Spacewalk-18: A Benchmark for Multimodal and Long-form Procedural Video Understanding in Novel Domains
Zitian Tang ⋅ Rohan Krishnan ⋅ Zhiqiu Yu ⋅ Chen Sun
Learning from (procedural) videos has increasingly served as a pathway for embodied agents to acquire skills from human demonstrations. To do this, video understanding models must be able to obtain structured understandings, such as the temporal segmentation of a demonstration into sequences of actions and skills, and to generalize the understandings to novel environments, tasks, and problem domains. In pursuit of this goal, we introduce Spacewalk-18, a benchmark containing two tasks: (1) step recognition and (2) video question answering, over a dataset of temporally segmented and labeled tasks in International Space Station spacewalk recordings. In tandem, the two tasks quantify a model's ability to: (1) generalize to novel domains; (2) utilize long temporal context and multimodal (e.g., visual and speech) information. Our extensive experimental analysis highlights the challenges of Spacewalk-18, but also suggests best practices for domain generalization and long-form understanding. Notably, we discover a promising adaptation via summarization technique that leads to significant performance improvement without model fine-tuning.

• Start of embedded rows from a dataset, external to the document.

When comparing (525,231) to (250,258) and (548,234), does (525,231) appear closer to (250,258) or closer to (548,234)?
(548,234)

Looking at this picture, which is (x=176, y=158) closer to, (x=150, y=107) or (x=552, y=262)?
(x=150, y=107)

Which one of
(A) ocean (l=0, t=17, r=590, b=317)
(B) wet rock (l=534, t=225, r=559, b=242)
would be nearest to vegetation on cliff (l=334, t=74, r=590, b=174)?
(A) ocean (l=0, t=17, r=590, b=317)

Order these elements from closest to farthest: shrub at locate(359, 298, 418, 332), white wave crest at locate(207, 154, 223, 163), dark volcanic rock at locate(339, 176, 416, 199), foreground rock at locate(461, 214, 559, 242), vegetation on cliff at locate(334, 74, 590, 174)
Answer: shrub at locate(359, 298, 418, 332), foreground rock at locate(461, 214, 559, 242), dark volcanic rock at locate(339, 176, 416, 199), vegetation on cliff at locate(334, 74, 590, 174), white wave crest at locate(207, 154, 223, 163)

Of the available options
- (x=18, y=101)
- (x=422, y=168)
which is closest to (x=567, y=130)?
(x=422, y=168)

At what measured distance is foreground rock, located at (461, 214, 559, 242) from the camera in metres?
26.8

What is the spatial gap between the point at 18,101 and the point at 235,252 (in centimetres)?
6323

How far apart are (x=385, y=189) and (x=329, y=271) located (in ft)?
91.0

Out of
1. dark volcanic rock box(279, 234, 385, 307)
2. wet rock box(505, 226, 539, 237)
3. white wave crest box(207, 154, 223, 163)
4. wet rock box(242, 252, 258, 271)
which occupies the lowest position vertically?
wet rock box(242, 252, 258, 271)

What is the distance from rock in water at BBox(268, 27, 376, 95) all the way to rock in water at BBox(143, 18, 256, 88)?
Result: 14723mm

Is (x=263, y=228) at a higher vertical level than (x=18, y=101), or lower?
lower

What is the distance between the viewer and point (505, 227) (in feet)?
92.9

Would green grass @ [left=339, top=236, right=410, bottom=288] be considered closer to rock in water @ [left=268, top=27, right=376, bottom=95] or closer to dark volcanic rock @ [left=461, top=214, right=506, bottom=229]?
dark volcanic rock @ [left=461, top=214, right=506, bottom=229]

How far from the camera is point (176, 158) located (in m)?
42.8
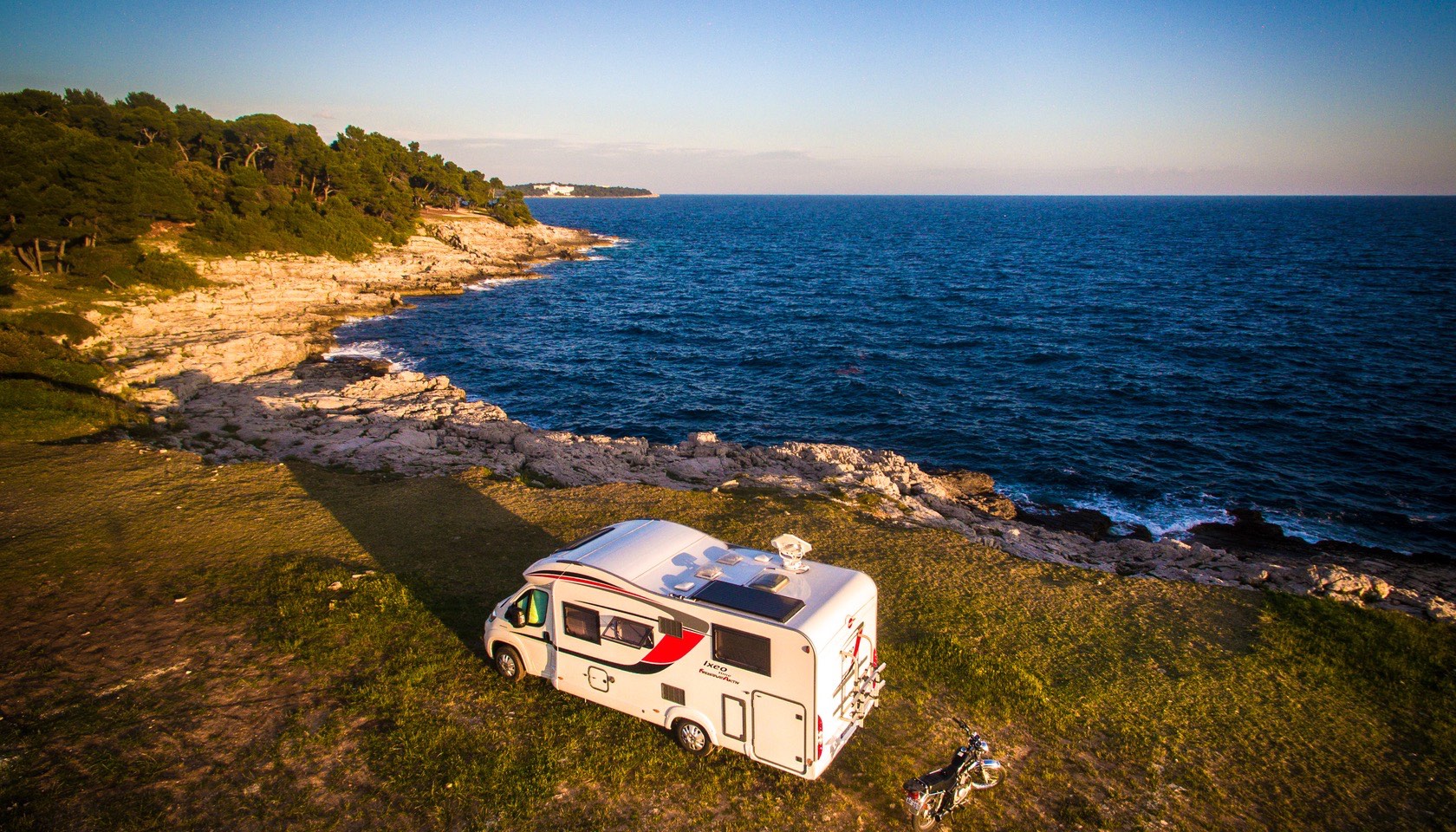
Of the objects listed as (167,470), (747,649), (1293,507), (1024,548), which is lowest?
(1293,507)

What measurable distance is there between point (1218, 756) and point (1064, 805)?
318cm

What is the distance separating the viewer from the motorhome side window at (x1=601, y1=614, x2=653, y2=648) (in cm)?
1118

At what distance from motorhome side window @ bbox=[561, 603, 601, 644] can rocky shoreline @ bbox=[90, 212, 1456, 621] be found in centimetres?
1188

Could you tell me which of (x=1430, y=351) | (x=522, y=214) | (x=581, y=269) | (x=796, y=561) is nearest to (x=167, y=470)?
(x=796, y=561)

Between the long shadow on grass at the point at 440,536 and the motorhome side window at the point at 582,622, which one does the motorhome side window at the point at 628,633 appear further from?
the long shadow on grass at the point at 440,536

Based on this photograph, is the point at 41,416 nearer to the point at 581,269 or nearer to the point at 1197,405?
the point at 1197,405

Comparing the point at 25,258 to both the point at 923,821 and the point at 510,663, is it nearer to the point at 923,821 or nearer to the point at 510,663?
the point at 510,663

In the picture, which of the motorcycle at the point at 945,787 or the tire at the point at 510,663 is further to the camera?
the tire at the point at 510,663

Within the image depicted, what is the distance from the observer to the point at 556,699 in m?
12.5

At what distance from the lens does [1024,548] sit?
21.0 meters

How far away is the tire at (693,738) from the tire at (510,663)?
3256 mm

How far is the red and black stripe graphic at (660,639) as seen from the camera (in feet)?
35.0

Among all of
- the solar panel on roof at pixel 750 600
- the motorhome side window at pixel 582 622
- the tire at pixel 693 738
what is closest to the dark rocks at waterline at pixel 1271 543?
the solar panel on roof at pixel 750 600

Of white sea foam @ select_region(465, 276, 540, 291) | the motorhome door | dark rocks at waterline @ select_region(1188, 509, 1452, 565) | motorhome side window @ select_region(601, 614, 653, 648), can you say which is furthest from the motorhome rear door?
white sea foam @ select_region(465, 276, 540, 291)
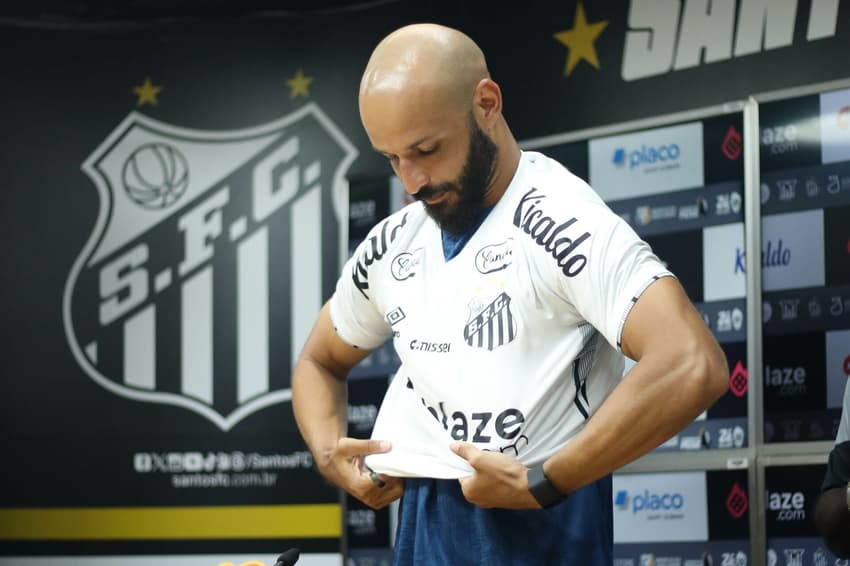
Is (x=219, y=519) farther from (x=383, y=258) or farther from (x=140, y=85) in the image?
(x=383, y=258)

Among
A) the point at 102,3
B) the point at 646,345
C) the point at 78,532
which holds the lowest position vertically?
the point at 78,532

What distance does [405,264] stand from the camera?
1.81 m

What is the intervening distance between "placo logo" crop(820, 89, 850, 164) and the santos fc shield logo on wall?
6.95 feet

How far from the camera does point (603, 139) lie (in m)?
3.75

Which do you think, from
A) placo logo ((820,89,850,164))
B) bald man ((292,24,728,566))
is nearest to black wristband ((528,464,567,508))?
bald man ((292,24,728,566))

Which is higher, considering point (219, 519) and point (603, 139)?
point (603, 139)

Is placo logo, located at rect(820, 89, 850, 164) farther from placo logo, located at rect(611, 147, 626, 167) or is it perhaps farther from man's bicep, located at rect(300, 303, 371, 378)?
man's bicep, located at rect(300, 303, 371, 378)

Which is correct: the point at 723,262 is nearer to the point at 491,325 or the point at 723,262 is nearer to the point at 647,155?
the point at 647,155

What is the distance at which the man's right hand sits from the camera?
1742 mm

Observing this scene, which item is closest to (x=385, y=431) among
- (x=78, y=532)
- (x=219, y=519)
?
(x=219, y=519)

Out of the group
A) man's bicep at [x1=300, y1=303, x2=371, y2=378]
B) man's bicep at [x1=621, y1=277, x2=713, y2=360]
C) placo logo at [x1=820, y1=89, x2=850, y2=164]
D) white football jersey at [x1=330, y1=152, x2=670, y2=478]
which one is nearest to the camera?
man's bicep at [x1=621, y1=277, x2=713, y2=360]

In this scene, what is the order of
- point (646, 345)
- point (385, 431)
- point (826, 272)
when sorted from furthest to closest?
point (826, 272), point (385, 431), point (646, 345)

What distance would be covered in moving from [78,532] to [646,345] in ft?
13.8

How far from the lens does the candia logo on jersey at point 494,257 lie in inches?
64.9
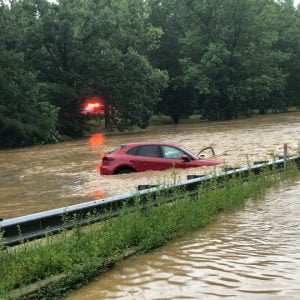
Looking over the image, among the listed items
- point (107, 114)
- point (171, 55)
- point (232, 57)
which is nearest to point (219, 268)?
point (107, 114)

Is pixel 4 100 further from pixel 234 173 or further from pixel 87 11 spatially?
pixel 234 173

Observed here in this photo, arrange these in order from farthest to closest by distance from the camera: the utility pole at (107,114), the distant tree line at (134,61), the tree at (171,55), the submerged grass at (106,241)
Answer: the tree at (171,55) → the utility pole at (107,114) → the distant tree line at (134,61) → the submerged grass at (106,241)

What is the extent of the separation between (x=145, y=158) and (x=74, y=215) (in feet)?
30.2

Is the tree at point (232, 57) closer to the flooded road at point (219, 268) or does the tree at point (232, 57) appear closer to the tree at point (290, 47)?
the tree at point (290, 47)

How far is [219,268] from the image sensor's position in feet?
21.6

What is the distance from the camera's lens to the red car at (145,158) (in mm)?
16609

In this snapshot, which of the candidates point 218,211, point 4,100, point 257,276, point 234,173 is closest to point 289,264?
point 257,276

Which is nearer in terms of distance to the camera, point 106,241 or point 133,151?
point 106,241

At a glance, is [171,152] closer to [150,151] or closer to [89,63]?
[150,151]

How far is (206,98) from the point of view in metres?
72.6

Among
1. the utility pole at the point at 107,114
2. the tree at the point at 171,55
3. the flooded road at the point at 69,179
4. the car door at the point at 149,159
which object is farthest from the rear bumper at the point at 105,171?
the tree at the point at 171,55

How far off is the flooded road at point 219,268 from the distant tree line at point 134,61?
35851mm

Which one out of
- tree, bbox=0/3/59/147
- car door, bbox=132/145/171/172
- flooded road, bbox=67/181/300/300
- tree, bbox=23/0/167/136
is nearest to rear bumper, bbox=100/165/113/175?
car door, bbox=132/145/171/172

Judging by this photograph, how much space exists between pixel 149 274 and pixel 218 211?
12.2 ft
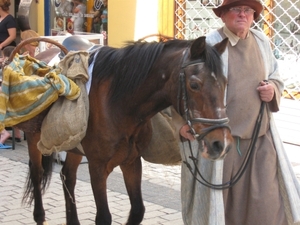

Broadcast2Pitch: Game State Reconstruction from Unconstrained Soccer Videos
Yin May Oo ⋅ Yewon Hwang ⋅ Muhammad Robbani ⋅ VANYI CHAO ⋅ Ankhzaya Jamsrandorj ⋅ Hoang Nguyen ⋅ Kyung-Ryoul Mun ⋅ Jinwook Kim
Game State Reconstruction (GSR) aims to reconstruct the 2D positions and identities of all athletes from broadcast soccer videos, requiring robust tracking, localization, and identity association under dynamic and unconstrained camera motions. We propose a modular GSR framework that integrates a multi-task keypoint and line detection model with an optimization-based homography estimation module. This approach leverages dense geometric cues from lines, circles, and keypoints to achieve robust spatial localization on a frame-by-frame basis, providing reliable alignment in diverse broadcast scenarios. To address identity consistency, we use appearance-based re-identification and a vision-language-guided tracklet refinement strategy to reduce ID switches and enforce temporal coherence. Comprehensive ablation studies validate the contribution of each component, and our framework achieves state-of-the-art performance on the SoccerNet-GSR benchmark, outperforming existing baselines by a significant margin. The proposed framework demonstrates strong robustness, generalization across scenes, and practical utility for structured game understanding in real-world broadcast sports analytics.